When you’re too young and too in love, “happily ever after” is the only end you see in sight for your relationship. For Nicole Kidman, it wasn’t any different. But after her first marriage came to a painful end, one that she didn’t imagine, she was pushed into one of the most difficult phases of her life. As challenging as it was, that period was also the time where she really grew up.
From the moment they first locked eyes with each other, Kidman was smitten, feeling the spark right on the set of the Days of Thunder. “I was lucky at 22 that I met somebody who fascinated me, amazed me, who could keep me interested,” she told BBC, as quoted by Us Weekly. “I walked in [to the Days of Thunder audition] and [Tom] was the one that stood up and shook my hand. And I just remember… electricity going through me.”
Less than a year after they met, 23-year-old Kidman and 28-year-old Cruise exchanged vows in 1990. On the outside, Nicole Kidman and Tom Cruise seemed like the perfect couple who had it all. But eventually, the strain of their marriage started weighing down on them.
“I was so young,” Kidman told Vanity Fair. “…There is something about that sort of existence that, if you really focus on each other and you’re in that bubble, it’s very intoxicating, because it’s just the two of you. And there is only one other person that’s going through it. So it brings you very close, and it’s deeply romantic… there’s nobody else that understands it except that person who’s sleeping right next to you.”
Although she deeply loved him, the insecurities of her younger self caught up with her, making her often feel like an accessory that complimented Cruise’s stellar image.
“In those early years, it was like, ‘I’m here and I’m clutching onto your arm, and it all feels a little overwhelming and really strange…’ I was shy. Deeply shy,” she told Harper’s Bazaar, according to Guff.
“I thought, I don’t deserve to be here. We would go to the Oscars and I would think, I’m here to support him. I felt it was my job to put on a beautiful dress and to be seen and not heard,” she told Marie Claire.
Over time, things spiraled out of control and they split in 2000, as reported by People. “It took me a very long time to heal,” Kidman said. “It was a shock to my system.”
A time of immense heartache began for her after the end of her marriage. At the Women In the World Summit in London, according to E! Online, Kidman recalled, “I was running from my life at that time.”
Even though she went on to gain recognition as an actor, the void inside her remained for a long time. When she won her first Academy Award in 2003, she said the award “can show you the emptiness of your own life, which is kind of what it showed me.”
She admitted to Who magazine, “There were times following [the divorce] when I thought, ‘Wow, this is the loneliest, loneliest existence’.”

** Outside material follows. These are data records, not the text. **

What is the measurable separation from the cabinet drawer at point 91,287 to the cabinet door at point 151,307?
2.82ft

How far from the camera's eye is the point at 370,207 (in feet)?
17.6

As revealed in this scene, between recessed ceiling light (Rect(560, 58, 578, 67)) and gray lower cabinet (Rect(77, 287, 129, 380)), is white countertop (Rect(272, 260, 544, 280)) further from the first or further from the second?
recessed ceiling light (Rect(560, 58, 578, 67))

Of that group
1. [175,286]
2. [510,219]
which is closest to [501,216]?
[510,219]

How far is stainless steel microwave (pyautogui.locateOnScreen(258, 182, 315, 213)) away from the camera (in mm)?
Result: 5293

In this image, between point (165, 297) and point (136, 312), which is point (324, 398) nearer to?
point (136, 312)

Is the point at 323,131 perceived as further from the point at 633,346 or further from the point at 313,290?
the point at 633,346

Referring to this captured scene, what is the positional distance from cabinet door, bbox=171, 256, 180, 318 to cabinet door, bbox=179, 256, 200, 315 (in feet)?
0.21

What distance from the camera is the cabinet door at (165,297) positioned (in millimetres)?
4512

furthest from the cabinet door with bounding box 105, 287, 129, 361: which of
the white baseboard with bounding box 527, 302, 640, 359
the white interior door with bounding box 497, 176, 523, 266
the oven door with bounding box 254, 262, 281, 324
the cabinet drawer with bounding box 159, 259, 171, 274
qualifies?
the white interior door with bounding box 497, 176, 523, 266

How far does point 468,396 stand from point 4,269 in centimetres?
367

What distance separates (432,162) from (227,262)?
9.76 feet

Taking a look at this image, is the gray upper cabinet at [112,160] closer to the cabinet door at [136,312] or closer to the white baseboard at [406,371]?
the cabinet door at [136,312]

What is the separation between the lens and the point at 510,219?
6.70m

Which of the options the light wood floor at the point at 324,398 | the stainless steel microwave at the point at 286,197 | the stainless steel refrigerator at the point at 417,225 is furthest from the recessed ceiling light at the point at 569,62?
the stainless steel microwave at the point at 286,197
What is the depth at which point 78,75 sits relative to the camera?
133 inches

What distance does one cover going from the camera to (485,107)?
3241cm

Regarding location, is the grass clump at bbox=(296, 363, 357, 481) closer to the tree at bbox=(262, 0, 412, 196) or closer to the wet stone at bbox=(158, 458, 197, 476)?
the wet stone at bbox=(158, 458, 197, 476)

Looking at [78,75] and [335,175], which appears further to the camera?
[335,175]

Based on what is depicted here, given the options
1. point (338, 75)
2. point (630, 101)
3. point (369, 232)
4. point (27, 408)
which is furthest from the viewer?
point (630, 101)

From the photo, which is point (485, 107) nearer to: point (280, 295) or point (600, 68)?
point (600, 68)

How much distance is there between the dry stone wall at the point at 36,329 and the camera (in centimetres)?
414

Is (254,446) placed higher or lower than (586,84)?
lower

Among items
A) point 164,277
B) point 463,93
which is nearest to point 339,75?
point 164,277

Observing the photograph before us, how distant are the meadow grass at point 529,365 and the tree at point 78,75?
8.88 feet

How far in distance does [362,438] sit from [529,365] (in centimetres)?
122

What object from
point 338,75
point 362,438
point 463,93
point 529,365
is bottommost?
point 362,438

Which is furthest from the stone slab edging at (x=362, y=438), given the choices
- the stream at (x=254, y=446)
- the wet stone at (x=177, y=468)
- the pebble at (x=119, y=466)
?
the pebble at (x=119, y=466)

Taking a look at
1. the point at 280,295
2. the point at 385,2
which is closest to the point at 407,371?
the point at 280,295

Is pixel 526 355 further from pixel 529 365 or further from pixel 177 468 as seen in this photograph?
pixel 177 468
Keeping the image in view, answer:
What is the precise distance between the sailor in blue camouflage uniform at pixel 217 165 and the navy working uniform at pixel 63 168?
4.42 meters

But with time, she was able to put things back together and heal from the pain of separating from Cruise. Kidman said, “I was a child, really, when I got married. And I needed to grow up.” And she eventually evolved to be the admired and lauded woman that she always deserved to be. Apart from building for herself a successful career, she found the man she was meant to be with, Keith Urban, whom she married and continues to have a wonderful relationship with.
No longer the naive young girl she once was, she told Red magazine, “When you’re older, you’ve been through things, you’ve made mistakes. So you come into it [a second marriage], still giddy, but wanting it to last. We always consider the ‘us’. We say, ‘Is this going to be good for us?’ It’s the simplest phrase, but it works.”